# PASSAGE FOURNI

▼

Mais si les images semblaient anodines pour le partisan moyen, elles ont rapidement déclenché une tempête… en Slovaquie.

Pourquoi? Parce qu’il a décidé de manquer une activité de "team building" avec la fédération slovaque pour pouvoir être présent au mariage de Suzuki.

Une quarantaine de joueurs étaient invités à cette rencontre amicale organisée par la fédération. Une rencontre sans enjeu compétitif, mais tout de même symbolique dans l’optique de construire un esprit d’équipe en vue des prochaines compétitions internationales.

Sauf que pour les médias slovaques, cette absence est une insulte. Une trahison. Un affront national.

Et pourtant, c’est un mariage. Celui de Nick Suzuki. Son capitaine. Son ami.

Slaf n’a jamais caché son admiration pour Suzuki. Les deux joueurs ont bâti une belle chimie au fil des saisons, partageant souvent la même ligne et se retrouvant dans les moments charnières.

Slaf veut être là pour lui. Il veut lui témoigner son respect. Et dans n’importe quelle autre nation de hockey, cette décision serait applaudie. Mais pas en Slovaquie.

Car depuis plusieurs mois, le traitement réservé à Juraj Slafkovsky dans son propre pays a franchi la ligne rouge.

Rappelons qu’au printemps dernier, il avait décliné l’invitation pour représenter la Slovaquie au Championnat du monde.

▲

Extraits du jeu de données
▼

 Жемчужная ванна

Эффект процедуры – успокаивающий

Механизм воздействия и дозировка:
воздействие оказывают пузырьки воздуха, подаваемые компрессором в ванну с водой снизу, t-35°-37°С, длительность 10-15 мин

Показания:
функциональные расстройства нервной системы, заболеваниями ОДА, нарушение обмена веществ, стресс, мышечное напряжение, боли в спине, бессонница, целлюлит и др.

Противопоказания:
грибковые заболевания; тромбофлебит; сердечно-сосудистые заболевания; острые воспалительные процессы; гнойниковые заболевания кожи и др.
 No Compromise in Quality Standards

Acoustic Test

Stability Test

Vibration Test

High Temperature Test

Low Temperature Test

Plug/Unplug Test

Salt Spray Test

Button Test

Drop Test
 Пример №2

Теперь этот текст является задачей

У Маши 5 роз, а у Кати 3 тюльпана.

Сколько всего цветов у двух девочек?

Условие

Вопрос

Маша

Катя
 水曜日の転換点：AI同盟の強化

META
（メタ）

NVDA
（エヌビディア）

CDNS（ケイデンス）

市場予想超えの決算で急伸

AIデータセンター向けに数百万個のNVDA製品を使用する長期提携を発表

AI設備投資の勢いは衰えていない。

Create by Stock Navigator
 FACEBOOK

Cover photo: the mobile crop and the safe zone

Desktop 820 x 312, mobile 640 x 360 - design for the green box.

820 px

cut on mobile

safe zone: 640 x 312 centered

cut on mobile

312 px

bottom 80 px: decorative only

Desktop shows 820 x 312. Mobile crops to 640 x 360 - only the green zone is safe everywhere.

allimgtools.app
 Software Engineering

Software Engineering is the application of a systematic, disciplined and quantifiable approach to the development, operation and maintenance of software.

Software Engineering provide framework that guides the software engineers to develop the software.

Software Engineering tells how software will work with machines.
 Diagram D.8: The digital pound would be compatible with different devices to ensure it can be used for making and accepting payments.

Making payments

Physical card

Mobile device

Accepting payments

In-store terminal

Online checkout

▲

# CONSIGNE
Reproduisez à l'identique le passage sur Juraj Slafkovsky, entre « Mais si les » et « trahison. Un affront national. », ces deux segments inclus.

# RÉPONSE ATTENDUE
Mais si les images semblaient anodines pour le partisan moyen, elles ont rapidement déclenché une tempête… en Slovaquie.

Pourquoi? Parce qu’il a décidé de manquer une activité de "team building" avec la fédération slovaque pour pouvoir être présent au mariage de Suzuki.

Une quarantaine de joueurs étaient invités à cette rencontre amicale organisée par la fédération. Une rencontre sans enjeu compétitif, mais tout de même symbolique dans l’optique de construire un esprit d’équipe en vue des prochaines compétitions internationales.

Sauf que pour les médias slovaques, cette absence est une insulte. Une trahison. Un affront national.